**TESTO DI RIFERIMENTO**.
──────────
Anche alla somministrazione di lavoro invalida nella PA, si applicano i criteri di risarcimento previsti per i contratti a termine

Corte di Cassazione, sentenza n. 3815 del 15 febbraio 2021

Il diritto interno regola la somministrazione di lavoro a termine invalida secondo modalità comuni, nei riguardi dell’utilizzatore, a quelle previste per il caso in cui ab origine il datore di lavoro sia ricorso a contratti a termine illegittimi, va da sé che, allorquando la parte faccia valere, verso la P.A. utilizzatrice, la violazione di norme, quale è quella sulla “causale” del contratto di somministrazione, preposte a prevenire l’abusiva stipulazione di contratti a termine, deve applicarsi il principio di diritto enunciato da Cass. SU 15 marzo 2016 n. 5072 secondo cui «nel regime del lavoro pubblico contrattualizzato in caso di abuso del ricorso al contratto di lavoro a tempo determinato da parte di una pubblica amministrazione il dipendente, che abbia subito la illegittima precarizzazione del rapporto di impiego, ha diritto, fermo restando il divieto di trasformazione del contratto di lavoro da tempo determinato a tempo indeterminato posto dal d.lgs. 30 marzo 2001, n. 165,  art. 36, comma 5, al risarcimento del danno previsto dalla medesima disposizione con esonero dall’onere probatorio nella misura e nei limiti di cui alla L. 4 novembre 2010, n. 183, art. 32, comma 5, e quindi nella misura pari ad un’indennità onnicomprensiva tra un minimo di 2,5 ed un massimo di 12 mensilità dell’ultima retribuzione globale di fatto, avuto riguardo ai criteri indicati nella L. 15 luglio 1966, n. 604, art. 8».
──────────
**MATERIALE**.

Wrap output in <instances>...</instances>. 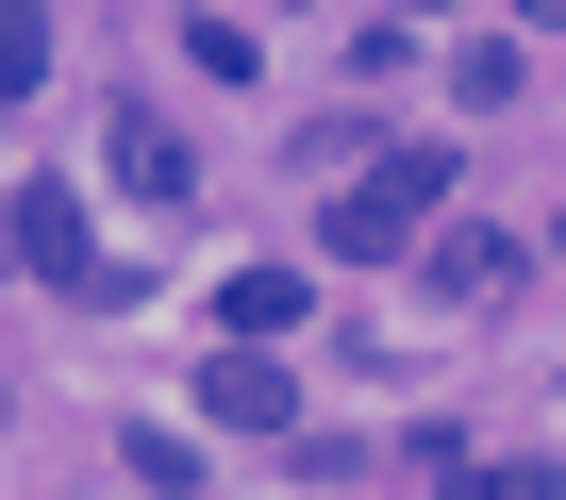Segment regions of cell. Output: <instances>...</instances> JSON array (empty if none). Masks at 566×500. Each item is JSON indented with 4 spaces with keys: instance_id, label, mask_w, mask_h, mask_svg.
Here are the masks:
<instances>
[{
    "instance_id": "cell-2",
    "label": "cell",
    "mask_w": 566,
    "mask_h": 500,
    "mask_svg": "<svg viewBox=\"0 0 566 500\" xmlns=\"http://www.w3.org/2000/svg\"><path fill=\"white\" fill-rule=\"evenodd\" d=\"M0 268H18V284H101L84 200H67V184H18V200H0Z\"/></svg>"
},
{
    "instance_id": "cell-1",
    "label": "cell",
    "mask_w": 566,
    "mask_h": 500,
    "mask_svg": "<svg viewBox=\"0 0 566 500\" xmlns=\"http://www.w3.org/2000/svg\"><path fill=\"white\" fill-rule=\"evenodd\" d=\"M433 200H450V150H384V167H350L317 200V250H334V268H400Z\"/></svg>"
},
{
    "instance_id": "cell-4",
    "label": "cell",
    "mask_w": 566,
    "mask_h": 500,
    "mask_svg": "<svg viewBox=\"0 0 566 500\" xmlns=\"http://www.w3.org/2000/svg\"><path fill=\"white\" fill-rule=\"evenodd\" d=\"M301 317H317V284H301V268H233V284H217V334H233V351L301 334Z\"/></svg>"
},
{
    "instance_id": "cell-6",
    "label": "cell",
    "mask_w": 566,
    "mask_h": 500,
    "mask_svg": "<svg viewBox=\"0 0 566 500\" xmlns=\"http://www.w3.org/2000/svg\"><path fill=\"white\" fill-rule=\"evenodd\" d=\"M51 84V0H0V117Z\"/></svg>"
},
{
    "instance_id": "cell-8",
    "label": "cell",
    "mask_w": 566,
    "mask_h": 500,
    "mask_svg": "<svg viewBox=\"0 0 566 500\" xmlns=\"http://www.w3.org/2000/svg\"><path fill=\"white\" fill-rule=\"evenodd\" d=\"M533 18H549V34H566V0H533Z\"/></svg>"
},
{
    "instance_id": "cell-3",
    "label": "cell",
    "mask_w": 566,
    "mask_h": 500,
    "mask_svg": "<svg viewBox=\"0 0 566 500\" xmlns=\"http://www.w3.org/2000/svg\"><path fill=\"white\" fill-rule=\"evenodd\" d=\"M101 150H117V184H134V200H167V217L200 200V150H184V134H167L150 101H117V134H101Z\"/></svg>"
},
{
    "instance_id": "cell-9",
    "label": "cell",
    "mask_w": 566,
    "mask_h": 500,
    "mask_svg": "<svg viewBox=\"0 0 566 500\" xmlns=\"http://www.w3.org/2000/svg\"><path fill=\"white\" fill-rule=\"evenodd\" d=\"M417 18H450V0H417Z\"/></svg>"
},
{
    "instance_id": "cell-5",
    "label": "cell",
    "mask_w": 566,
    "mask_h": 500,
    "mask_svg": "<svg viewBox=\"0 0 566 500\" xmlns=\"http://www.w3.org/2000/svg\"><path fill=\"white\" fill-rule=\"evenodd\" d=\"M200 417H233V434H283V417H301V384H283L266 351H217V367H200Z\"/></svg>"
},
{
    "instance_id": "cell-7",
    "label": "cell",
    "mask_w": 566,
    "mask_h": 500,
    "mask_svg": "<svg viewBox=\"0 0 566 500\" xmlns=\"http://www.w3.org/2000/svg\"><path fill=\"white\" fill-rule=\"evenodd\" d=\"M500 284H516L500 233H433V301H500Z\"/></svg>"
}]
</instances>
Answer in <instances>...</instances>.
──────────
**ELENCO COMPITI**.
1. Rispondi a queste domande sul testo sulla somministrazione di lavoro, una per riga:
(a) Quale corte ha emesso la sentenza citata, con quale numero e in quale data?
(b) Quale articolo di quale decreto legislativo pone il divieto di trasformare il contratto da tempo determinato a tempo indeterminato?
(c) Tra quale minimo e quale massimo di mensilità è compresa l'indennità onnicomprensiva?
2. Riassumi per favore il testo sulla somministrazione di lavoro in due frasi.
3. Scrivi il seguito del testo sulla somministrazione di lavoro, partendo dal punto in cui si interrompe.

**RISPOSTE AI COMPITI**.
1.
(a) La Corte di Cassazione, con la sentenza n. 3815 del 15 febbraio 2021.
(b) L'art. 36, comma 5, del d.lgs. 30 marzo 2001, n. 165.
(c) Tra un minimo di 2,5 e un massimo di 12 mensilità dell'ultima retribuzione globale di fatto.

2. Con la sentenza n. 3815 del 15 febbraio 2021, la Corte di Cassazione afferma che alla somministrazione di lavoro invalida nella pubblica amministrazione si applicano i criteri di risarcimento previsti per i contratti a termine, secondo il principio enunciato da Cass. SU 15 marzo 2016 n. 5072. Il dipendente non ottiene la trasformazione del rapporto a tempo indeterminato, ma ha diritto al risarcimento del danno con esonero dall'onere probatorio, pari a un'indennità onnicomprensiva tra 2,5 e 12 mensilità dell'ultima retribuzione globale di fatto.

3.
E’ ben vero che il punto 4 del preambolo all’Accordo Quadro allegato alla Direttiva 1999/70/Ce sul lavoro a termine afferma che esso non si applicherebbe ai contratti a tempo determinato stipulati attraverso un’agenzia di lavoro interinale (ipotizzando soltanto un successivo specifico accordo in proposito) e che la Corte di Giustizia ha escluso che di per sé i contratti di lavoro a termine stipulati in sede di somministrazione siano soggetti all’applicazione della Direttiva 1999/70/CE (Corte di Giustizia 11 aprile 2013, causa C-290/12, Della Rocca). Ciò significa però soltanto che non è prevista un’applicazione diretta di tale direttiva al lavoro somministrato.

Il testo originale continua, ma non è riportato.